### Text provided ###

Use the substitution y = 3x + 1 to solve for x :

5(3x + 1)² + 6(3x + 1) - 8 = 0.

Given,

$5(3x + 1)^2 + 6(3x + 1) - 8 = 0 \\[1em] \Rightarrow 5y^2 + 6y - 8 = 0 \text{ (Putting 3x + 1 = y) } \\[1em] \Rightarrow 5y^2 + 10y - 4y - 8 = 0 \\[1em] \Rightarrow 5y(y + 2) - 4(y + 2) = 0 \\[1em] \Rightarrow (5y - 4)(y + 2) = 0 \text{ (Factorising left side) }\\[1em] \Rightarrow 5y - 4 = 0 \text{ or } y + 2 = 0 \text{ (Zero-product rule) } \\[1em] \Rightarrow y = \dfrac{4}{5} \text{ or } y = -2 \\[1em] \text{When } y = \dfrac{4}{5}, 3x + 1 = \dfrac{4}{5} \\[1em] \Rightarrow 3x = \dfrac{4}{5} - 1 \\[1em] \Rightarrow 3x = -\dfrac{1}{5} \\[1em] \Rightarrow x = -\dfrac{1}{15} \\[1em] \text{When } y = -2 , 3x + 1 = -2 \\[1em] \Rightarrow 3x = -3 \\[1em] \Rightarrow x = -1$

Hence, the roots of given equation are $-\dfrac{1}{15}$ , -1.

###

:: Exercise ::
In the worked solution, what reason is given for going from "(5y − 4)(y + 2) = 0" to "5y − 4 = 0 or y + 2 = 0"? Answer in one to three sentences. You won't need the lines that come after the text.

### Records ###

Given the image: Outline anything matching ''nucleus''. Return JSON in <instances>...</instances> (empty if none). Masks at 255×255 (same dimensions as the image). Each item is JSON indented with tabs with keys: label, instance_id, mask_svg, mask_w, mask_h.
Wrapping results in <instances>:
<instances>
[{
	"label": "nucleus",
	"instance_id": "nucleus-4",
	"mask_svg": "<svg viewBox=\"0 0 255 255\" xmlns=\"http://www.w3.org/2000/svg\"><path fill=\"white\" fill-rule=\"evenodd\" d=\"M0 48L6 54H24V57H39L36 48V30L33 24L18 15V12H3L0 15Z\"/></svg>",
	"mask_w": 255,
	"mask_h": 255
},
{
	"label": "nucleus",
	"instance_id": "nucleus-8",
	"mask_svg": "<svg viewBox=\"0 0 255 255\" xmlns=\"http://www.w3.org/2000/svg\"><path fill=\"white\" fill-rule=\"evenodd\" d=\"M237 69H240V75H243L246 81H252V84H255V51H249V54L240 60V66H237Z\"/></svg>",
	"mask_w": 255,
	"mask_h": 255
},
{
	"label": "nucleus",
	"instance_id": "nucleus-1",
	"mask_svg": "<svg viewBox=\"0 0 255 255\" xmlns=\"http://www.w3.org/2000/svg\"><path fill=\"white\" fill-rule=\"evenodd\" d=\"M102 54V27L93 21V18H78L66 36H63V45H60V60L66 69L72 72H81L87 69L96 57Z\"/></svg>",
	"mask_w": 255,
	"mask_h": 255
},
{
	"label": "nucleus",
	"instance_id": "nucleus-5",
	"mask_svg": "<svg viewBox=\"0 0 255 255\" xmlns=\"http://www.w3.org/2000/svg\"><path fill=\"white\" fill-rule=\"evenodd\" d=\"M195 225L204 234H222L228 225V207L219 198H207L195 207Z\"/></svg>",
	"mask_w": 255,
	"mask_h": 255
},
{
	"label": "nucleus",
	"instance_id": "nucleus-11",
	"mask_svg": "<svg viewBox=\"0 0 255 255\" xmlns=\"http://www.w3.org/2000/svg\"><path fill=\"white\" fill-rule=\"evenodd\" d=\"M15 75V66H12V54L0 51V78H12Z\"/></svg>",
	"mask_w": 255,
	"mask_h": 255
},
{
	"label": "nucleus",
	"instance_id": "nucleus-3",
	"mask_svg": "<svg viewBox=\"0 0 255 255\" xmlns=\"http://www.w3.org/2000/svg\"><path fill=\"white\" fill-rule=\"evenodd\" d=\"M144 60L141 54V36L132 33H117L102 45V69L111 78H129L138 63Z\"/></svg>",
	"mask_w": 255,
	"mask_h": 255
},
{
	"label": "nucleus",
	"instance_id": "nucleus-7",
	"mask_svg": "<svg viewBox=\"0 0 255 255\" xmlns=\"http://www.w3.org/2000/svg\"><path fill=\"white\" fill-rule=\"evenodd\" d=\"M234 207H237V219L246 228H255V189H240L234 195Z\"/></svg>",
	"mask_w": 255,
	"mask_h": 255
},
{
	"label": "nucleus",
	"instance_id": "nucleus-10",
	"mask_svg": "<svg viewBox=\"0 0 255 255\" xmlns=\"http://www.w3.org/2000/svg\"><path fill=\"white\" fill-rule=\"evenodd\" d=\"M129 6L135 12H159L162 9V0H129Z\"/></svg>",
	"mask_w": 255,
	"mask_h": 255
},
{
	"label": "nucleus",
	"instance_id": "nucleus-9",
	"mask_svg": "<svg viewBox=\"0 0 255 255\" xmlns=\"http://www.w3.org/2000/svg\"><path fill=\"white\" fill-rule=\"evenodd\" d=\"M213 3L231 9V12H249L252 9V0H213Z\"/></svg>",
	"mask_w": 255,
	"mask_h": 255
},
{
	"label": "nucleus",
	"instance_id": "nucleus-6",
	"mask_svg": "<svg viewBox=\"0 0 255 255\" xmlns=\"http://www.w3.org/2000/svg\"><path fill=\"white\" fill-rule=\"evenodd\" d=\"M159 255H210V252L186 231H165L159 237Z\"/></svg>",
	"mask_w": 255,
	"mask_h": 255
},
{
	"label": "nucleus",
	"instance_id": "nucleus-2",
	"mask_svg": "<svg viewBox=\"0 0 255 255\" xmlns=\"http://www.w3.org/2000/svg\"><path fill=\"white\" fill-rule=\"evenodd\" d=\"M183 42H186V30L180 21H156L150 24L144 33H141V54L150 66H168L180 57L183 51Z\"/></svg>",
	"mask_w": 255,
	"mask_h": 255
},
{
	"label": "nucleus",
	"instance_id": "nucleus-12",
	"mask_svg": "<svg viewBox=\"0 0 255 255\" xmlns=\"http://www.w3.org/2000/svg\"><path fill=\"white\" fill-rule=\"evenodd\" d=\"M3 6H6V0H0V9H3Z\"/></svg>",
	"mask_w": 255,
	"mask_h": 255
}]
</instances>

###

:: Exercise response ::
The solution cites the zero-product rule for this step. Because the product (5y − 4)(y + 2) equals zero, either 5y − 4 = 0 or y + 2 = 0.